Recycling schemes cost money, of course, but the councils are trapped there too: the councils themselves are charged for every tonne of waste they send to landfill. So they need to recycle as much as possible to save on this cost. But setting up and managing the recycling costs money too. Councils might want to offer (for example) kerbside plastic recycling, but then find that they can only do so at a loss. They’re doing the right thing, environmentally and morally and in the eyes of the government, but they’re making a loss on it and will have to pay for that from Council Taxes. So some other service, like a library or something generally seen as “less important” than recycling, will get cut instead.
And throughout it all, the government smugly declares that these problems are not of its making, because every high-spending council has only itself to blame.
Right, rant out of the way. Here’s what really bothers me about this idea.
The Tories criticise the scheme saying it will encourage fly-tipping. It might, but I don’t think that’s the biggest problem. More likely is widespread difficulty for people to actually obey the requirements laid upon them to recycle.
Why might it be difficult? Because effective recycling needs physical space.
I’ve said before that recycling is all about storage. You have waste stuff, and it has to be put somewhere. In the past, people just threw it in the dustbin. Now, they need to throw it into one of four or five dustbins. But kitchens in many thousands of houses and flats don’t have enough space for that many bins.
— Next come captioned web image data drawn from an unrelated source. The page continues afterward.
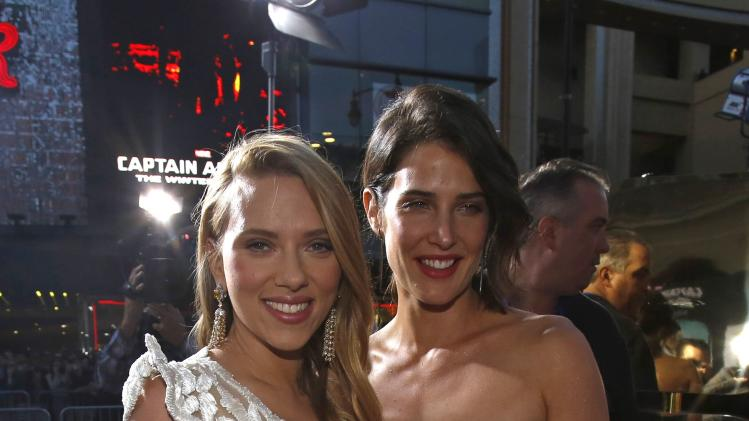 "Cast members Johansson and Smulders pose at the premiere of ""Captain America: The Winter Soldier"" in Hollywood"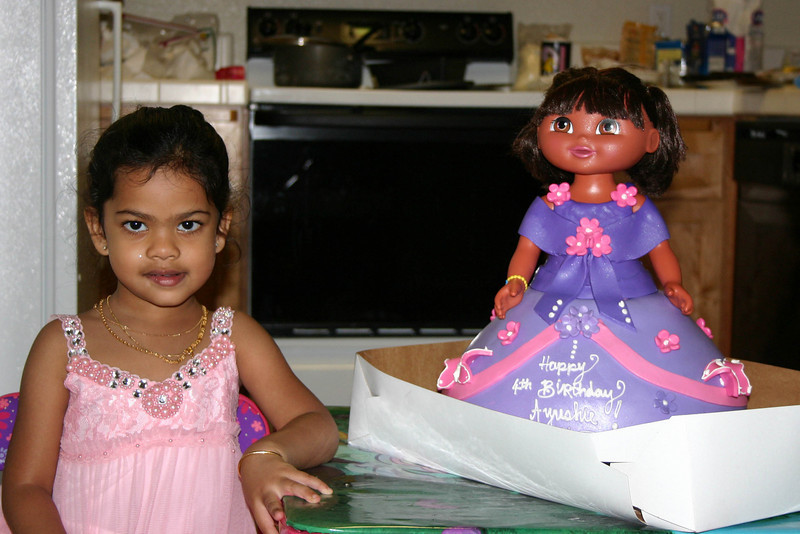 Ayushie at home with her Dora cake ...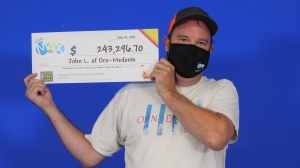 John Lloyd, 45, of Oro-Medonte, Ont., holds his cheque for $243,296.70 after winning a Lotto Max second prize in the July 16, 2021, draw. (OLG)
Larger households will find room. Keen green-minded recyclers will make room. But thousands of people, especially those in smaller properties, flats, or rented accommodation, will have trouble finding the space they need to store the waste that they can’t immediately get rid of. People in these circumstances will find it hard to follow waste regulations, because they don’t have the physical space to store their waste and will incur costs if they throw them in their standard wheelie bin.
I can think of two possible solutions, or at least methods of making life easier for these people.
One is widespread use of community bins. A bit like the local recycling centres you see in most towns, but on a much wider scale. There will need to be one on every street, and it will need to be bigger and accept more kinds of waste than the existing ones. There would no doubt be a lot of opposition to something like this, but I suspect most people would prefer it to paying more taxes.
Another option - and this is the one I’d prefer and hope to see come about - is a massive increase in the use of recyclable packaging by food manufacturers and retailers.
When people discover they are being charged by their council for disposal of the little plastic trays that their ham slices sit in, pressure will increase on the supermarkets to make sure those little trays can be recycled.
With any luck, we’ll see bio-degradable packaging taking over. Those with gardens could chuck packaging into their compost bins; those without would be able to throw it on communal compost piles in their nearest park or open space.
I’m not opposed to recycling; I’m very much in favour of it. I want to see it encouraged. But I think the basic, practical problem of storing waste before it is collected is just as important to recyclers as the issue of preventing it going to landfill.
One Comment
The space issue is important, but perhaps it will make people think about things at the point of purchase which is far more effective. Not necessarily consume less - which is realistically the only solution - but consume better, make a choice at the checkout and try and shop locally and don’t by crap that comes with crap. As soon as things don’t sell then manufacturers and sellers have to change.